┌─ ENTRIES SUPPLIED
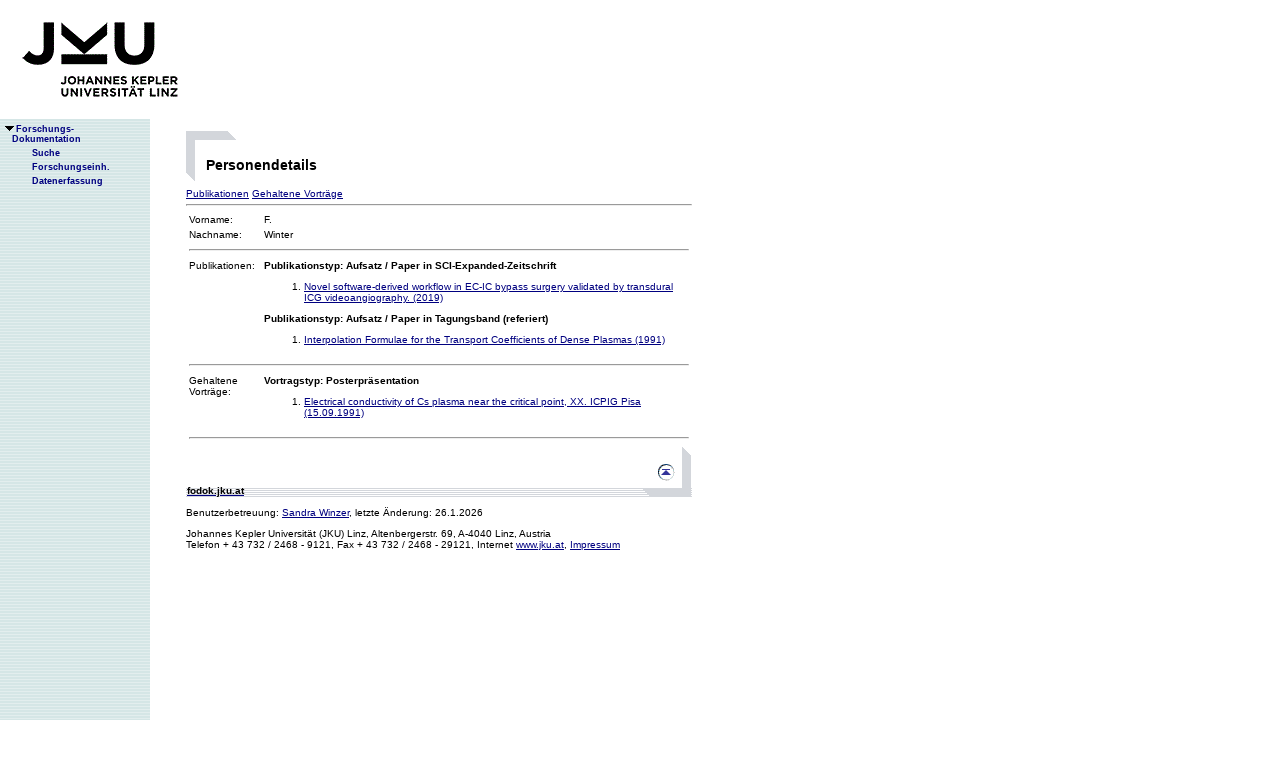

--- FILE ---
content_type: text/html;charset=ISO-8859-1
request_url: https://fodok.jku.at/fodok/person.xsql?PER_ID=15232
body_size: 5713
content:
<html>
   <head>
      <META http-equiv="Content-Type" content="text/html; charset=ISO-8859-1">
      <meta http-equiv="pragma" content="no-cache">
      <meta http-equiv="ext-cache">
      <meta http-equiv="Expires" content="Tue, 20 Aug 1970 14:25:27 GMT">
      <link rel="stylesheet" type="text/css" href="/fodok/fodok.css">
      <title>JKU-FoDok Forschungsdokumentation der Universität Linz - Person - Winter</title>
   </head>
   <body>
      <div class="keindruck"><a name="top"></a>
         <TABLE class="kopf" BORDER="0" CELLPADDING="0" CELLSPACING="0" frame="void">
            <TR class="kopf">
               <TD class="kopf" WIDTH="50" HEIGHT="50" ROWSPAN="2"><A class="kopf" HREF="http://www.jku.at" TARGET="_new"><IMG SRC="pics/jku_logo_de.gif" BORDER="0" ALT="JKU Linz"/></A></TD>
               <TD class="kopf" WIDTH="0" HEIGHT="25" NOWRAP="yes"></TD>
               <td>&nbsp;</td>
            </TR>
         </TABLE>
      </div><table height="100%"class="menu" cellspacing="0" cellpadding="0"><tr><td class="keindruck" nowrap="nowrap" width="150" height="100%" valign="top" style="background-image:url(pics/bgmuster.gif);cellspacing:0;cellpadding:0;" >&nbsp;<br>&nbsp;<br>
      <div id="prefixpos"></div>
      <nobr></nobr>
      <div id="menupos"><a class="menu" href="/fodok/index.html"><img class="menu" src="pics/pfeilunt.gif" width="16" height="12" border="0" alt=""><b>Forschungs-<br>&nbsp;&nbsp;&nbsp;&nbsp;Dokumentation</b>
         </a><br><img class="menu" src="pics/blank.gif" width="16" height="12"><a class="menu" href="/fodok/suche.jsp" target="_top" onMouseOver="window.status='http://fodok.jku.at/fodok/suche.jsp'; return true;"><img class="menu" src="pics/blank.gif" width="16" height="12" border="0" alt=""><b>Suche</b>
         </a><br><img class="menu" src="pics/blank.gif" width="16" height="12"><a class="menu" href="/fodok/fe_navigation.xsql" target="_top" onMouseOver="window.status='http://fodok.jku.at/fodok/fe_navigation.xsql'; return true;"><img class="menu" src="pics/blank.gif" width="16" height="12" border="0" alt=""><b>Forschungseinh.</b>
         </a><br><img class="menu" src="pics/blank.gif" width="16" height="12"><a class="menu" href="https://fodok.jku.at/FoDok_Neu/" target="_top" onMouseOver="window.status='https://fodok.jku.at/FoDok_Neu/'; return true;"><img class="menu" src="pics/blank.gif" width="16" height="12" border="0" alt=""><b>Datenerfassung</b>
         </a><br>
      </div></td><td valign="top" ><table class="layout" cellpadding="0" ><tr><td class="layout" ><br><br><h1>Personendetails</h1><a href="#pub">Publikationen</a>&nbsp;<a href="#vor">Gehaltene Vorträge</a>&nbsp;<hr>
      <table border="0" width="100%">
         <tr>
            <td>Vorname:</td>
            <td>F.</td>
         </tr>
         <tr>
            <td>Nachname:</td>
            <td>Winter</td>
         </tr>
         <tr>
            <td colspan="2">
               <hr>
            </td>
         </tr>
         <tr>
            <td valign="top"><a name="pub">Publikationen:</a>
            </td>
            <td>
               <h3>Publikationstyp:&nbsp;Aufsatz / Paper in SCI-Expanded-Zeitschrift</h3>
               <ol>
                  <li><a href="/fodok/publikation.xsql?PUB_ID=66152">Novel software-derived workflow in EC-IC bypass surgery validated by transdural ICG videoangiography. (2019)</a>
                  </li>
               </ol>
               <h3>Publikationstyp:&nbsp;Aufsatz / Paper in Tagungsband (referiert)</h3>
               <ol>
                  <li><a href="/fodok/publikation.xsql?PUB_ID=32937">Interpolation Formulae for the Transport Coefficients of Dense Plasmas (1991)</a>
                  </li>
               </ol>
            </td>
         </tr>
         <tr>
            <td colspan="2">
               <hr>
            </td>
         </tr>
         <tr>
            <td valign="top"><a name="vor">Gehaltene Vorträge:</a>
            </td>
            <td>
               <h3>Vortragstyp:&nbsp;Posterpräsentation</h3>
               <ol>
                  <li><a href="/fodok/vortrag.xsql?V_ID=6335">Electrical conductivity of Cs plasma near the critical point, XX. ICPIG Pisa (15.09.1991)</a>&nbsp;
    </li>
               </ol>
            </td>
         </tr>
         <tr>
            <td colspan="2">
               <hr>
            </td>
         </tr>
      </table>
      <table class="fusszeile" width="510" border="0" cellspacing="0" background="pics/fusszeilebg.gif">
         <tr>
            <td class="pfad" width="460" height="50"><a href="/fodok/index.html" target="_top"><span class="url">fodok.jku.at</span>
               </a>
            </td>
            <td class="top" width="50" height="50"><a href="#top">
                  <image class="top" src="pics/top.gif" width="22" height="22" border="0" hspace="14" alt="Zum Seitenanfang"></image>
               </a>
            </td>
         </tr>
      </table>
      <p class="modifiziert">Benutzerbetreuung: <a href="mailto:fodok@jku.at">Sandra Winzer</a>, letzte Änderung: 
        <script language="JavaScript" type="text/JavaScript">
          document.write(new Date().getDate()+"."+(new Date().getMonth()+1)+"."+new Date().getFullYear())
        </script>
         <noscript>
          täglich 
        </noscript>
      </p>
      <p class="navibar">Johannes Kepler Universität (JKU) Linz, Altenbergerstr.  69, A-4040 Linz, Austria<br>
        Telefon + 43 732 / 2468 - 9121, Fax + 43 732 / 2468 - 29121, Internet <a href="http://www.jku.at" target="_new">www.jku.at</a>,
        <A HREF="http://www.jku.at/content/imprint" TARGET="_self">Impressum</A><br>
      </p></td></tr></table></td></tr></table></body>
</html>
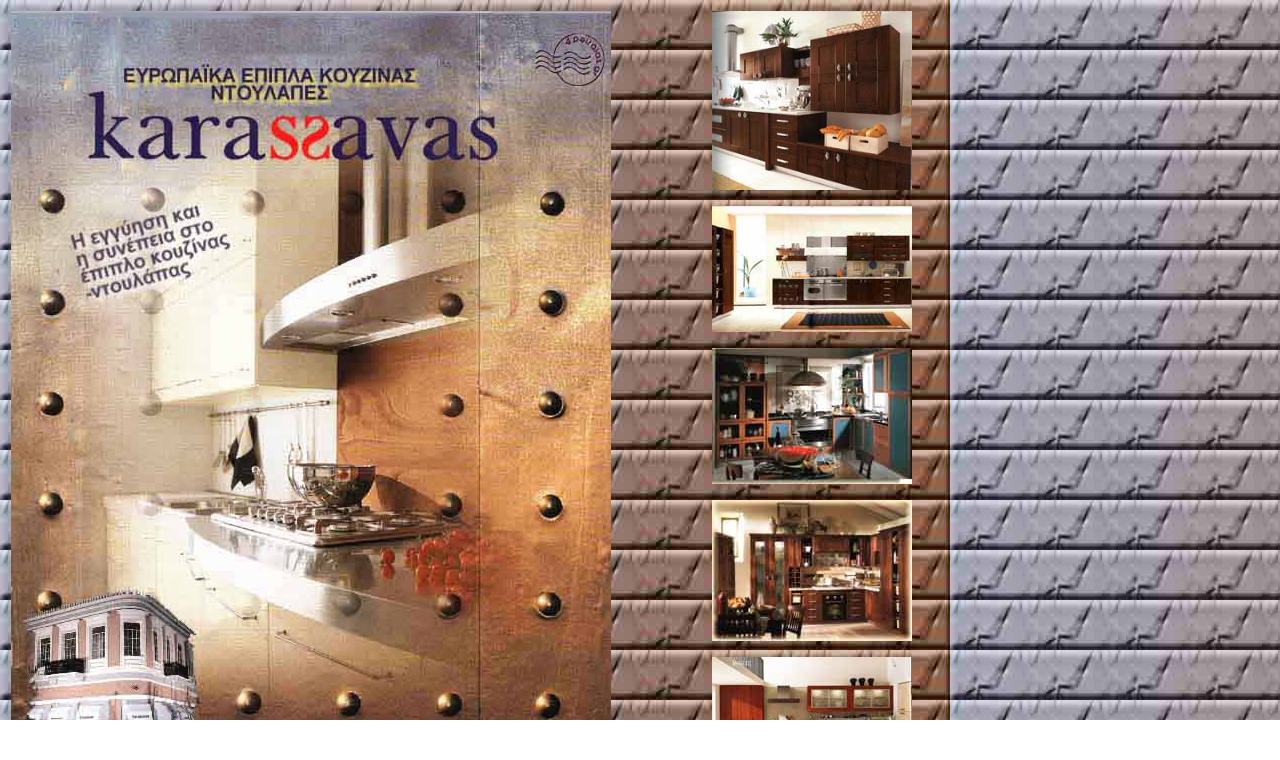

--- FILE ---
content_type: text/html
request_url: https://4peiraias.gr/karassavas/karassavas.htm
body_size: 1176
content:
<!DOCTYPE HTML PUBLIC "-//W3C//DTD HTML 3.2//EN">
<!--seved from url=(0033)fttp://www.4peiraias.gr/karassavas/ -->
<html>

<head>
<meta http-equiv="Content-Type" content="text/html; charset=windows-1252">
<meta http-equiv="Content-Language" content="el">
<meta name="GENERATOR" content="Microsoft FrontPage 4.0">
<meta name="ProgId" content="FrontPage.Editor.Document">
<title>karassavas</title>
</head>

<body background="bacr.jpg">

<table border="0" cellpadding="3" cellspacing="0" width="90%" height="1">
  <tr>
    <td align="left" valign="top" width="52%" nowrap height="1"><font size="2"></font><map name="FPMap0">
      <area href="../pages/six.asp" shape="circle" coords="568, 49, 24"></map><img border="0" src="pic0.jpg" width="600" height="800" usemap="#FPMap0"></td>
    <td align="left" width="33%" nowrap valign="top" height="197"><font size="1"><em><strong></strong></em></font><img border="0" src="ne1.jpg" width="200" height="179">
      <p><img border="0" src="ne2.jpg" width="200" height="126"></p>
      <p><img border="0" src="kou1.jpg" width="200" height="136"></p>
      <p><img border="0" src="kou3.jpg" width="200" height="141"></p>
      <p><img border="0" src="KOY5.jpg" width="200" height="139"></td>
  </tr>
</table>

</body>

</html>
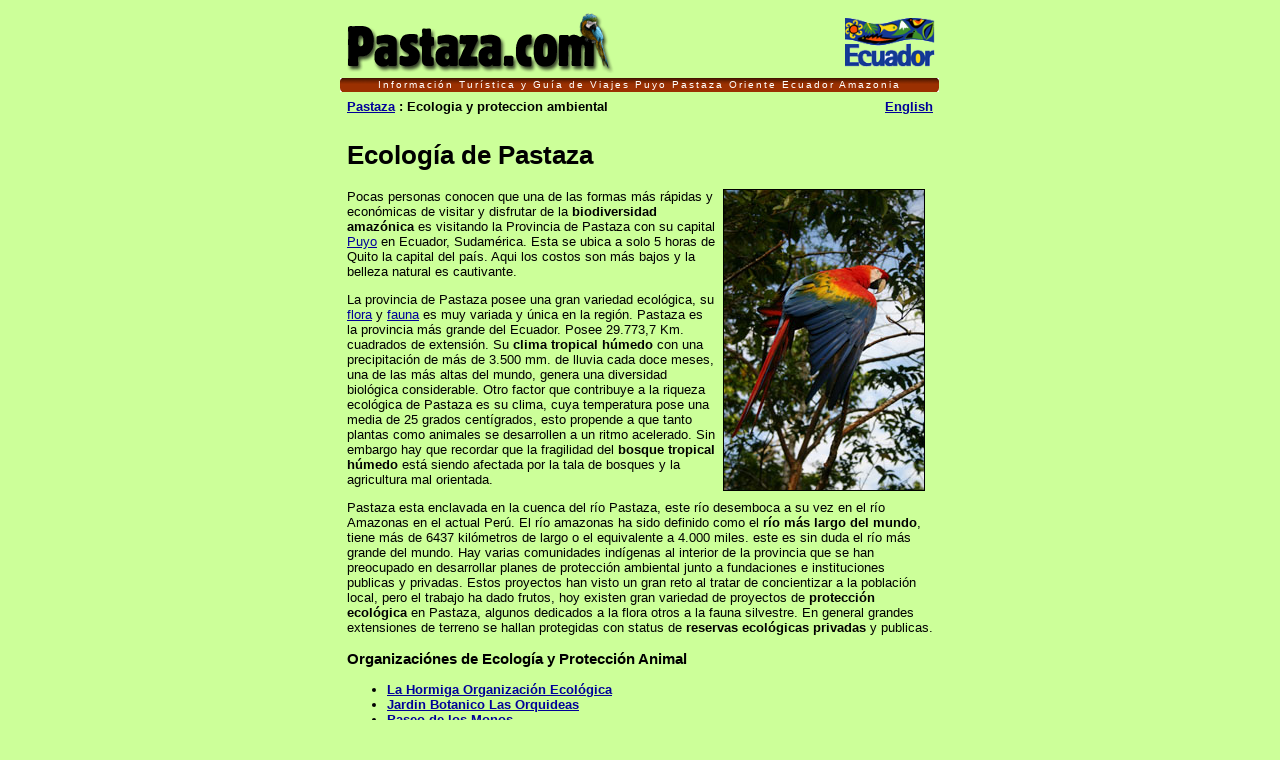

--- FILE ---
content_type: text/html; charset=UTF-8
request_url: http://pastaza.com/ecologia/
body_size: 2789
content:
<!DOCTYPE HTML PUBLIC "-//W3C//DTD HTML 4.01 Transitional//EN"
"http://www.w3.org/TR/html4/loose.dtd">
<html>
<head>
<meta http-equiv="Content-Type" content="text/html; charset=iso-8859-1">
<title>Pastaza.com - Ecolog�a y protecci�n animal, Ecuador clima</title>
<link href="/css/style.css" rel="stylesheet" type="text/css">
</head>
└─
WORK INSTRUCTION: For every line above with the word "Publikationstyp" in it, make a copy.

RESPONSE:
               <h3>Publikationstyp:&nbsp;Aufsatz / Paper in SCI-Expanded-Zeitschrift</h3>
               <h3>Publikationstyp:&nbsp;Aufsatz / Paper in Tagungsband (referiert)</h3>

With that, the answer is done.